* SOURCE TEXT *
::::::::

Performance considerations for String and StringBuilder - C#

Performance considerations for String and StringBuilder - C# - c#

All,
For the string string s = "abcd", does string w = s.SubString(2) return a new allocated String object i.e. string w = new String ("cd") internally or a String literal?
For StringBuilder, when appending string values and if the size of the StringBuilder needs to be increased, are all the contents copied over to a new memory location or simply the pointers to each of the earlier String value are reassigned to the new location?

String is immutable, so any operation that "changes" the string, will in effect return a new string. This includes SubString and all other operations on String, including those that does not change the length (such as ToLower() or similar).
StringBuilder contains internally a linked list of chunks of characters. When it needs to grow, a new chunk is allocated and inserted at the end of the list, and data is copied here. In other words, the whole StringBuilder buffer will not be copied on an append, only the data you are appending. I double-checked this against the Framework 4 reference sources.

For the string string s = "abcd", does string w = s.SubString(2) return a new allocated String object? Yes
For StringBuilder, when appending string values and if the size of the StringBuilder needs to be increased, are all the contents copied over to a new memory location? Yes
Any change in String small or large results in a new String

If you are going to make large numbers of edits to a string it better to do this via StringBuilder.
From MSDN:
You can use the StringBuilder class instead of the String class for operations that make multiple changes to the value of a string. Unlike instances of the String class, StringBuilder objects are mutable; when you concatenate, append, or delete substrings from a string, the operations are performed on a single string.

::::::::

* DATA BLOCK *
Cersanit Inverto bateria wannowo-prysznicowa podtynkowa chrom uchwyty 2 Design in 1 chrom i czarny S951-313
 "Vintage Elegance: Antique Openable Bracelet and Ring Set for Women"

::::::::

* ASSIGNMENT 1 *
Decide whether each statement agrees with the String and StringBuilder thread. Answer yes or no and quote the deciding words. (a) The first reply counts ToLower() among operations that return a new string. (b) The first reply says its claim was checked against the Framework 2 reference sources. (c) The MSDN passage calls StringBuilder objects immutable.
* ASSIGNMENT 2 *
Resume the String and StringBuilder thread from where it stops.

* ANSWER 1 *
(a) Yes: "including those that does not change the length (such as ToLower() or similar)"
(b) No: "I double-checked this against the Framework 4 reference sources."
(c) No: "StringBuilder objects are mutable"

* ANSWER 2 *
Strings are immutable objects so every time you had to make changes you create a new instance of that string. The substring method does not change the value of the original string.
Regards.

Difference between the String and StringBuilder is an important concept which makes the difference when an application has to deal with the editing of a high number of Strings.
String
The String object is a collection of UTF-16 code units represented by a System.Char object which belong to the System namespace. Since the value of this objects are read-only, the entire object String has defined as immutable. The maximum size of a String object in memory is 2 GB, or about 1 billion characters.
Immutable
Being immutable means that every time a methods of the System.String is used, a new sting object is created in memory and this cause a new allocation of space for the new object.
Example:
By using the string concatenation operator += appears that the value of the string variable named test change. In fact, it create a new String object, which has a different value and address from the original and assign it to the test variable.
string test;
test += "red"; // a new object string is created
test += "coding"; // a new object string is created
test += "planet"; // a new object string is created
StringBuilder
The StringBuilder is a dynamic object which belong to the System.Text namespace and allow to modify the number of characters in the string that it encapsulates, this characteristic is called mutability.
Mutability
To be able to append, remove, replace or insert characters, A StringBuilder maintains a buffer to accommodate expansions to the string. If new data is appended to the buffer if room is available; otherwise, a new, larger buffer is allocated, data from the original buffer is copied to the new buffer, and the new data is then appended to the new buffer.
StringBuilder sb = new StringBuilder("");
sb.Append("red");
sb.Append("blue");
sb.Append("green ");
string colors = sb.ToString();
Performances
In order to help you better understand the performance difference between String and StringBuilder, I created the following example:
Stopwatch timer = new Stopwatch();
string str = string.Empty;
timer.Start();
for (int i = 0; i < 10000; i++) {
str += i.ToString();
}
timer.Stop();
Console.WriteLine("String : {0}", timer.Elapsed);
timer.Restart();
StringBuilder sbr = new StringBuilder(string.Empty);
for (int i = 0; i < 10000; i++) {
sbr.Append(i.ToString());
}
timer.Stop();
Console.WriteLine("StringBuilder : {0}", timer.Elapsed);
The output is
Output
String : 00:00:00.0706661
StringBuilder : 00:00:00.0012373

Related

.NET Core 2.1 string.Create

I use string.Create method to create a new string like this:
var rawStr = "raw str";
var newStr = string.Create(rawStr.Length, rawStr,
(chars, str) =>
{
chars = str.ToCharArray();
});
but, the result newStr just an empty char array.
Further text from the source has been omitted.